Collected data
— begin —

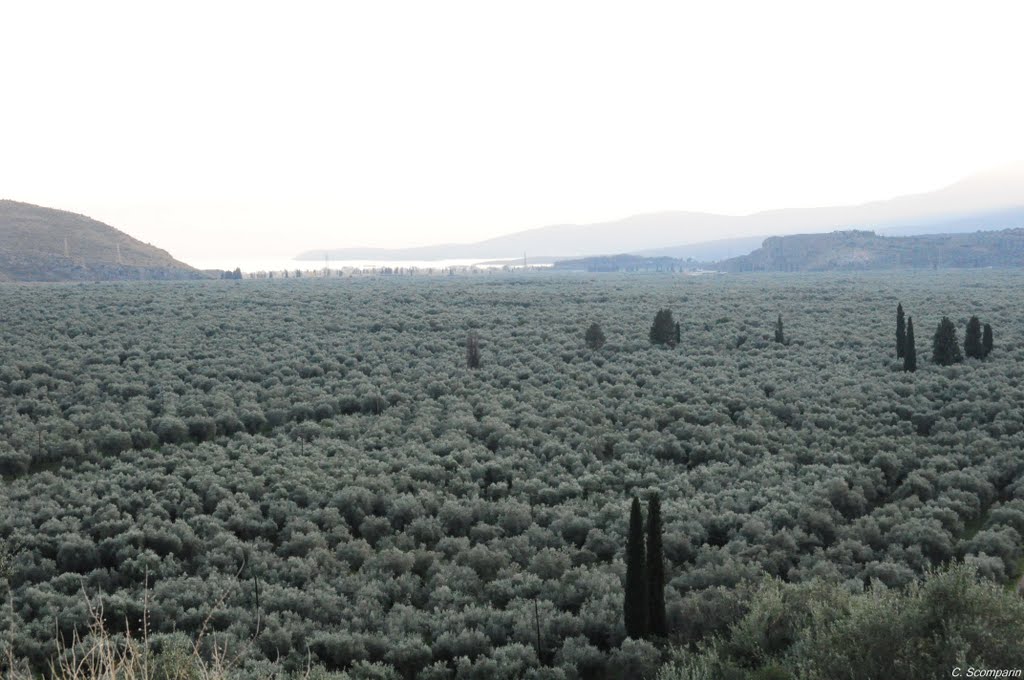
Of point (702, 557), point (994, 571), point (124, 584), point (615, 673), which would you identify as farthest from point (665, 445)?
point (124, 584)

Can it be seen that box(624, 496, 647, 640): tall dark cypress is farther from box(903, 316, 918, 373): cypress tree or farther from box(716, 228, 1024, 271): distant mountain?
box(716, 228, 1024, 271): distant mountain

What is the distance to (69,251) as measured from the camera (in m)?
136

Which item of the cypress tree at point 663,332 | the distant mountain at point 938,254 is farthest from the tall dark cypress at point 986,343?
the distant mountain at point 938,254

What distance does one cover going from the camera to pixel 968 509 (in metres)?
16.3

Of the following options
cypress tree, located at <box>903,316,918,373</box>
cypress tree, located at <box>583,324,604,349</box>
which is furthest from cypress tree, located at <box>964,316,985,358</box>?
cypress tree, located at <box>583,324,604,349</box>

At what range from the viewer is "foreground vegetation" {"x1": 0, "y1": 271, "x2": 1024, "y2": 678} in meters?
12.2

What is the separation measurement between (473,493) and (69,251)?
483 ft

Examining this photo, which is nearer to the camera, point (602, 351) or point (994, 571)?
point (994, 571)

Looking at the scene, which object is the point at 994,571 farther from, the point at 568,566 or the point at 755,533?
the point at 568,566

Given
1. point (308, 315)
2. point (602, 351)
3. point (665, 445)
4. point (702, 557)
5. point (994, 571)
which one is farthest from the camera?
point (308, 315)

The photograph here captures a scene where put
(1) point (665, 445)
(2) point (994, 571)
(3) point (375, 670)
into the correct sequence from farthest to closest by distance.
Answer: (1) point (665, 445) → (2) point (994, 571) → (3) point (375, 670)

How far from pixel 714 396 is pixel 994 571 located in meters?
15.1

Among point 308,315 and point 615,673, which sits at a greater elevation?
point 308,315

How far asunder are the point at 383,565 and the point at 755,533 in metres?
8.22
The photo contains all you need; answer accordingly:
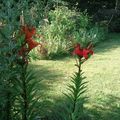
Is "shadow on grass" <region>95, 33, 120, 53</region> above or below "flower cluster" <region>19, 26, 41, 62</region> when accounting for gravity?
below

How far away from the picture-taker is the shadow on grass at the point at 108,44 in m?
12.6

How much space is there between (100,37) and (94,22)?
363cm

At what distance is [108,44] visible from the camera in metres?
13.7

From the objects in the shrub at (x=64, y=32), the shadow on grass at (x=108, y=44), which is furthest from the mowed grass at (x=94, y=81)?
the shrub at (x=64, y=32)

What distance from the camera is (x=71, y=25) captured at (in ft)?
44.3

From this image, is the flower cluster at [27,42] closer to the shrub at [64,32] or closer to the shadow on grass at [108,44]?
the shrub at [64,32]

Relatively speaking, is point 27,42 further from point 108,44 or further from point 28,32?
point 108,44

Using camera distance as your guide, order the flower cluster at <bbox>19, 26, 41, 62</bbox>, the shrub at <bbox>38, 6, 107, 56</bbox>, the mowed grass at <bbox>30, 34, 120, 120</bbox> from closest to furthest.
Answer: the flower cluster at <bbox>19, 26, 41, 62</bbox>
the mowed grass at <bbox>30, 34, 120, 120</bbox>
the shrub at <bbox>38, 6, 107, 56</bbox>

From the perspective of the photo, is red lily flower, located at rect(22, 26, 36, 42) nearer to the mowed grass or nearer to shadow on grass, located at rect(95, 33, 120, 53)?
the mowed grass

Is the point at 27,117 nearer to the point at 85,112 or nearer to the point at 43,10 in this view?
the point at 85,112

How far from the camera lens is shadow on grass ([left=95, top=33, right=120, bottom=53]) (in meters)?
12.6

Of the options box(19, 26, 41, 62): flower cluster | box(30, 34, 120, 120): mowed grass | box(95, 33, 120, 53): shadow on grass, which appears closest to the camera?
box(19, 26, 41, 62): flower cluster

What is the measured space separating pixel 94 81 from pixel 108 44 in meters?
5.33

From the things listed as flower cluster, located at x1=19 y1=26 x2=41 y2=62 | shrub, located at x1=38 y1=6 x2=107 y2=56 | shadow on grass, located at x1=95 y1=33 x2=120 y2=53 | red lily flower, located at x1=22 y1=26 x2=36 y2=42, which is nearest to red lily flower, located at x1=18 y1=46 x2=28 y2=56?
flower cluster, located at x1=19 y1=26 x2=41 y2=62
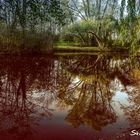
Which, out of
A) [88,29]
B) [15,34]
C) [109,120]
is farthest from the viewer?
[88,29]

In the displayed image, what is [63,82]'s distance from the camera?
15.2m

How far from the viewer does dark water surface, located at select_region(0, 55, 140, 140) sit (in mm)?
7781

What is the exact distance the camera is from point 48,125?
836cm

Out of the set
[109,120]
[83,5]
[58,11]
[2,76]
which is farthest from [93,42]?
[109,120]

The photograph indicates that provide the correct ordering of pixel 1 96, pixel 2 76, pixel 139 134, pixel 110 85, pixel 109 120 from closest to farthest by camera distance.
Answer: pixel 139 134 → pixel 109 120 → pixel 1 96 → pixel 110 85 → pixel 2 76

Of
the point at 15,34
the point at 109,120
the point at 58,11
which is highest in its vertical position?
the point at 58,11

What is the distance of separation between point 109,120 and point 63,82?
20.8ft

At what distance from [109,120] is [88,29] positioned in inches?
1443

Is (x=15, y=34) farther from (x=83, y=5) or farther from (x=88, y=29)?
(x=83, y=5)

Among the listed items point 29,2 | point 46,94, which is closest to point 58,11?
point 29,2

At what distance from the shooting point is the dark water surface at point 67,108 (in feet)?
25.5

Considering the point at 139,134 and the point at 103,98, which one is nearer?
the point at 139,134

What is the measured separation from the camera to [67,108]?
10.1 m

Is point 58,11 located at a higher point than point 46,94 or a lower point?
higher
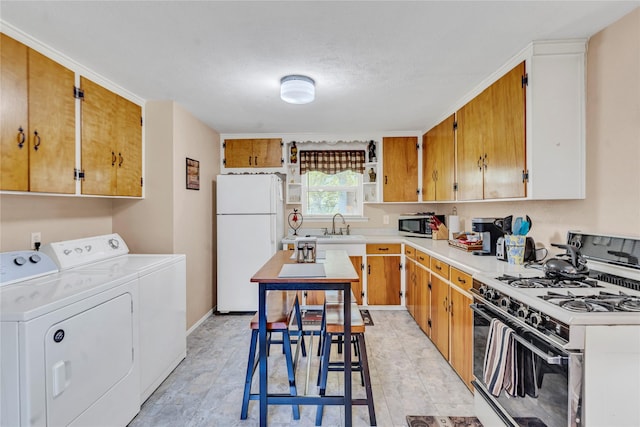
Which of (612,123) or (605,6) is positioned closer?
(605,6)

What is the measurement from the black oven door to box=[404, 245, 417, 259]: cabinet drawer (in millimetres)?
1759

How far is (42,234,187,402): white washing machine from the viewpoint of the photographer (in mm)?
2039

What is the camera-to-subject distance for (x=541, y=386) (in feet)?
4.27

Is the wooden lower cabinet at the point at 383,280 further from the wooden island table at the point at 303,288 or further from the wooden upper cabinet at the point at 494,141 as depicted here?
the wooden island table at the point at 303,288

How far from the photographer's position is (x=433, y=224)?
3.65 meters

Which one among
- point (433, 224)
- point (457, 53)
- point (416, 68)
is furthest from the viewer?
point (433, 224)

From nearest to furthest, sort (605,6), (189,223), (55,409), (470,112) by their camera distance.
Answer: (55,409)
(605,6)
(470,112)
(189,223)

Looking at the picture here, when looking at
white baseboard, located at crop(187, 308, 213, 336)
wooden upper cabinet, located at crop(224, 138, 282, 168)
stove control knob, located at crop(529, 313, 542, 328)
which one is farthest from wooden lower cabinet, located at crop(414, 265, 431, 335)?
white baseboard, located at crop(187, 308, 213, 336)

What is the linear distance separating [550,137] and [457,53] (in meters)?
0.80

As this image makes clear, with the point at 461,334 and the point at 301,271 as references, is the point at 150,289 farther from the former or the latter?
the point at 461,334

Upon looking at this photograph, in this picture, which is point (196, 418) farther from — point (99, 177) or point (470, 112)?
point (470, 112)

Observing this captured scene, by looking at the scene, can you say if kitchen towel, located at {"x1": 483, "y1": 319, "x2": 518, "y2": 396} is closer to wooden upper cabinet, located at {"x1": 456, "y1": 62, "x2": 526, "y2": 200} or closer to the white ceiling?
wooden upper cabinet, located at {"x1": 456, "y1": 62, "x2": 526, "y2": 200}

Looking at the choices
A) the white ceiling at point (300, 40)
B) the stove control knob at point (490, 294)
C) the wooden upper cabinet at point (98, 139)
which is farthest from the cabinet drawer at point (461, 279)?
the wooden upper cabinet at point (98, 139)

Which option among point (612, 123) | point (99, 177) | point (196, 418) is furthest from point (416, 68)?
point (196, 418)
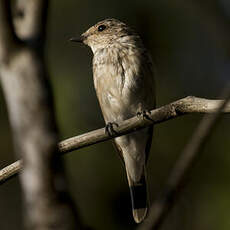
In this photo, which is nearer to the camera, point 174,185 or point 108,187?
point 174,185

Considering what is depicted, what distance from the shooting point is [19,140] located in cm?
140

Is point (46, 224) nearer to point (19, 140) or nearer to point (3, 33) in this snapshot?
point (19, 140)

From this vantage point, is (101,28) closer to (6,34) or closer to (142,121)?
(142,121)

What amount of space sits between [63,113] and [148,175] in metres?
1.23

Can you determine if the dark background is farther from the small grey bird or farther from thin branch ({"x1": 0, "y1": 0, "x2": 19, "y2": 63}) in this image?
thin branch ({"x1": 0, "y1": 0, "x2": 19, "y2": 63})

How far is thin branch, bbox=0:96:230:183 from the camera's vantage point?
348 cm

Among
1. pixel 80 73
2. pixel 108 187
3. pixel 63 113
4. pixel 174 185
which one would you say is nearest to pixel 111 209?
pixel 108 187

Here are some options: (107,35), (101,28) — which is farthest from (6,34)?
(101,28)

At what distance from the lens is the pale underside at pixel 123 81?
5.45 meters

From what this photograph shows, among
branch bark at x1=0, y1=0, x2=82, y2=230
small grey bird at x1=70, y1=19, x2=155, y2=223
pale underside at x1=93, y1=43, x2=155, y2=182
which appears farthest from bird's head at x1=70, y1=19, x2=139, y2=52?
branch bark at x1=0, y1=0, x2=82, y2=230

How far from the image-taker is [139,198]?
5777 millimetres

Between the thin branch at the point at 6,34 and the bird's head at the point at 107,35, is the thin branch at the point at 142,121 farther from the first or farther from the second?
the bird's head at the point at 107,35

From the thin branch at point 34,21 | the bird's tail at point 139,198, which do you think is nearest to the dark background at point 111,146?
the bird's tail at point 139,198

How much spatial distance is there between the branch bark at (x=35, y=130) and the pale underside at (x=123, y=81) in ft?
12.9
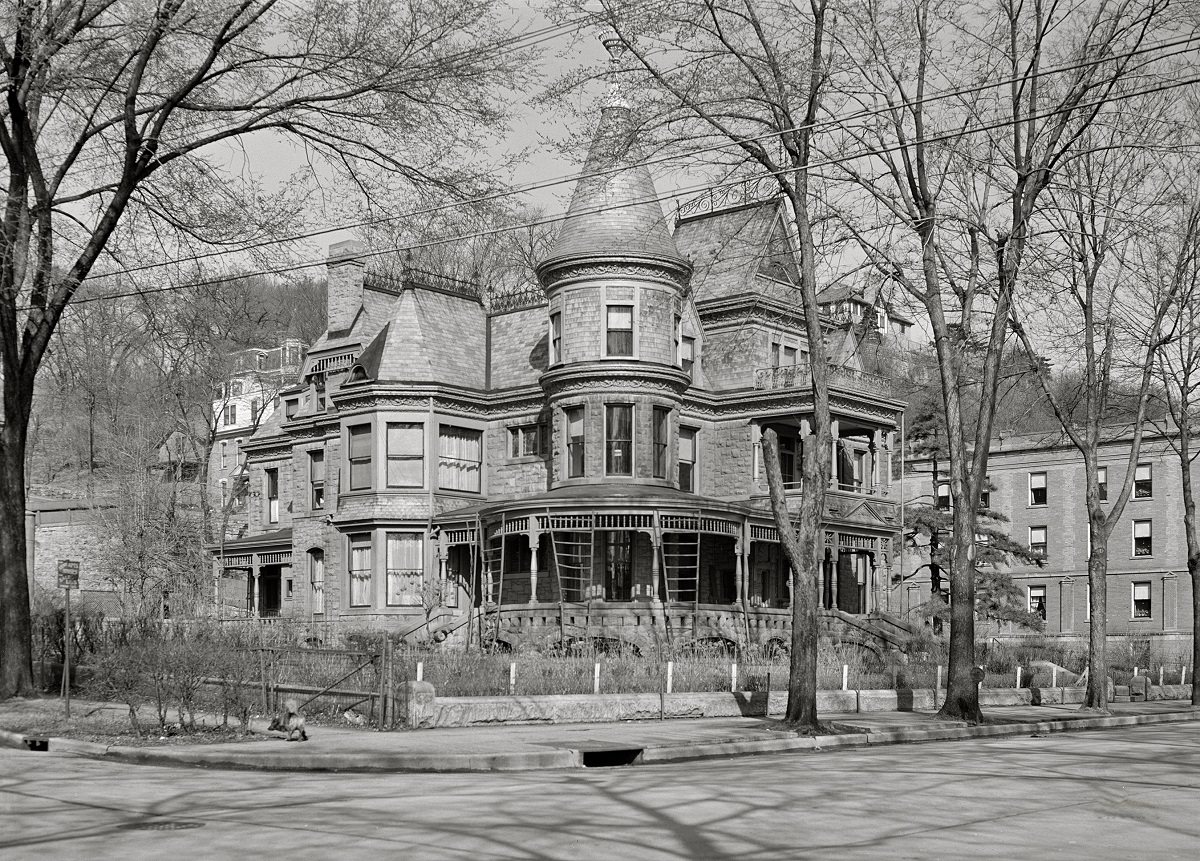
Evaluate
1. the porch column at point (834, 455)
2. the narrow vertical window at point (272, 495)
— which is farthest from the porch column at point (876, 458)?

— end —

TO BE DONE
List every line of the records above that contains the word "farthest", copying each such line in full. Case counts.

WORKED ANSWER
Of point (702, 557), point (994, 571), point (124, 584), point (615, 673), which would you identify as farthest from point (665, 445)?
Which item of the cypress tree at point 663,332 | the distant mountain at point 938,254 is farthest from the tall dark cypress at point 986,343?
which one is farthest from the camera?
into the correct sequence from farthest to closest by distance.
is farthest from the viewer?
which is farthest from [93,42]?
The photograph indicates that provide the correct ordering of pixel 1 96, pixel 2 76, pixel 139 134, pixel 110 85, pixel 109 120 from closest to farthest by camera distance.
which one is farthest from wooden lower cabinet, located at crop(414, 265, 431, 335)?
which is farthest from the cabinet drawer at point (461, 279)?
Here are some options: (107,35), (101,28) — which is farthest from (6,34)?
which appears farthest from bird's head at x1=70, y1=19, x2=139, y2=52?
— which is farthest from the porch column at point (876, 458)?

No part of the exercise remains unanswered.